◆ TEXT SECTION ◆
Skip to main content

Plato and Paul on How Same-Sex Acts and Orientations are ‘Against Nature’

 

Romans 1.26-27 makes the point that God gave humans ‘up in the lusts of their hearts to impurity, to the dishonoring of their bodies among themselves’ (1.24, ESV) such that they engaged in lesbian and gay acts.  It reads:

For this reason God gave them up to dishonorable passions. For their women exchanged natural relations for those that are contrary to nature; 27 and the men likewise gave up natural relations with women and were consumed with passion for one another, men committing shameless acts with men and receiving in themselves the due penalty for their error.

What has been rather obvious to interpreters of this verse for nineteen centuries has recently been challenged by revisionist interpreters who wish to make a place for homosexuality in the Church.  Don Fortson and I have explored the issue in Scripture and the Church’s history in detail.[1]  We have shown that the right interpretation of Romans, consistent with the rest of Scripture and held throughout Church history, is that Paul was saying that homosexual activity and orientation is against nature.

Recently, however revisionists have thrown up various alternative interpretations of these verses.  One of these plays with the meaning of ‘natural’: perhaps Paul was speaking about what is natural to an individual, one’s orientation.  On this view, Paul was not speaking about some Law of Nature by which people should live.  Instead, he was really just saying that those with a heterosexual orientation (their own ‘nature’) should not engage in homosexual acts.  (This clever exegetical slight of hand does not work for Paul’s first example: one does not get to worship one’s own god.) Another revisionist suggestion that has often been cited suggests that Paul only had in mind paedophilia, the love relationship between an adult male and a male youth—a common enough arrangement in ancient Greek society (not Roman).  Of course, Paul first mentions lesbianism, and he could have mentioned paedophilia had this been his meaning.  Of the various playful and inventive suggestions by revisionists, the one that most catches the attention of those unfamiliar with classical literature is the suggestion that ‘natural’ is not a dictate of Nature but of one’s orientation.

The purpose of this exegetical comment is to draw people’s attention to a passage in Plato’s Laws that parallels what Paul is saying.  It undermines the revisionist diversion in the meaning of ‘nature’.  The comparisons are placed in the following table.

Romans 1.26-27 (ESV)

Plato, Laws 1.636[2]

For this reason God gave them up to dishonorable passions [pathē]. For their women [thēleiai] exchanged natural[]physikēn]  relations for those that are contrary to nature [para physin]; 27 and the men [arsenes] likewise gave up natural [physikēn] relations with women and were consumed with passion [oreksei] for one another, men [arsenes] committing shameless acts with men [arsesin]  and receiving in themselves the due penalty for their error.

and, moreover, this institution, when of old standing, is thought to have corrupted the pleasures of love which are natural [kata physin] not to men [anthrōpōn] only but also natural to beasts.... And whether one makes the observation in earnest or in jest, one certainly should not fail to observe that when male [arrenwn] unites with female [thēleia(i)] for procreation the pleasure experienced is held to be due to nature [kata physin], but contrary to nature [para physin] when male mates with male or female with female, and that those first guilty of such enormities were impelled by their slavery to pleasure (1.636).

◆ EXERCISES TO COMPLETE ◆
(1) Using the text on Plato and Paul, state whether each statement agrees with it, and quote the deciding words: (a) Don Fortson and the writer examined the issue in Scripture and in Church history. (b) The adult male and male youth arrangement was common in Roman society. (c) Paul's first example is sex between men.
(2) Write the next paragraph of the text on Plato and Paul, starting after its closing quotation from Laws 1.636.

◆ DATA SUPPLIED ◆
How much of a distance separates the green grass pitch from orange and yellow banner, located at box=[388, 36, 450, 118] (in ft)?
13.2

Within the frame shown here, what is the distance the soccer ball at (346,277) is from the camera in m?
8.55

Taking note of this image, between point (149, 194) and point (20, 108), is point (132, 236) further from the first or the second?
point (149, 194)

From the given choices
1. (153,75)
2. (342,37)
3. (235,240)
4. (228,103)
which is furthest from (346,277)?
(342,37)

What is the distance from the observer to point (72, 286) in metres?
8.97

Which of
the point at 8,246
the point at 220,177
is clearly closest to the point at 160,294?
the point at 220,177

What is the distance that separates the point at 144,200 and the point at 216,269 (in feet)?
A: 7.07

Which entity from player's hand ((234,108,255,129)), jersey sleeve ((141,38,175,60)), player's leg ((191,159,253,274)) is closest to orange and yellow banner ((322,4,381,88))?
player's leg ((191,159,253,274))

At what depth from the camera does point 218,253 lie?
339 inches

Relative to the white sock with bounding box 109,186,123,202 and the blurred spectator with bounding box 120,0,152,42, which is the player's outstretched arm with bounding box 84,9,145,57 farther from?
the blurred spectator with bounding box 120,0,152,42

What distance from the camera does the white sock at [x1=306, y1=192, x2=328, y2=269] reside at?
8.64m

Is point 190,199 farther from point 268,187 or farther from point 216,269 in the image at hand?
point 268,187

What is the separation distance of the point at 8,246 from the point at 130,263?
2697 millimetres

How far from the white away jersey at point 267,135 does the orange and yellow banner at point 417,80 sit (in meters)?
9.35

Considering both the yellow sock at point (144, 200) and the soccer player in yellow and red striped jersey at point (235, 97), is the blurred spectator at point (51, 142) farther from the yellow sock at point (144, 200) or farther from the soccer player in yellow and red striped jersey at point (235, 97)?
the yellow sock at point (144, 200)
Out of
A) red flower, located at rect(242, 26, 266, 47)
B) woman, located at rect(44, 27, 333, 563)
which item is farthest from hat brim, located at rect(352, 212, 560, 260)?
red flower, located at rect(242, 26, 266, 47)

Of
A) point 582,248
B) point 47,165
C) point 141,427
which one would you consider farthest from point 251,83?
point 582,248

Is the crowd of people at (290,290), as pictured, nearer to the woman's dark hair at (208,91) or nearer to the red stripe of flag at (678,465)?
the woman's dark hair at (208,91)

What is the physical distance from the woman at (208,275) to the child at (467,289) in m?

◆ RESPONSES BY ITEM NUMBER ◆
(1)
(a) Yes: "Don Fortson and I have explored the issue in Scripture and the Church’s history in detail."
(b) No: "a common enough arrangement in ancient Greek society (not Roman)."
(c) No: "Paul first mentions lesbianism."

(2)
Note that Paul uses the same language of ‘against nature’ (para physin) and ‘natural’ as Plato.  They have in mind a Law of Nature—what God intended in Creation.  Yet the argument is not that Paul had this passage from Plato in mind.  Indeed, what Plato says is a rather common view in the philosophical literature.  Philosophers often spoke of what was ‘against nature’ (para physin) and ‘according to nature’ (kata physin).  Stoics, in particular, advocated living according to Nature.  Classical writers, moreover, at times gave homosexuality, whether acts or the orientation, as an example of living ‘against nature’.  This is the point of the quotation from Plato.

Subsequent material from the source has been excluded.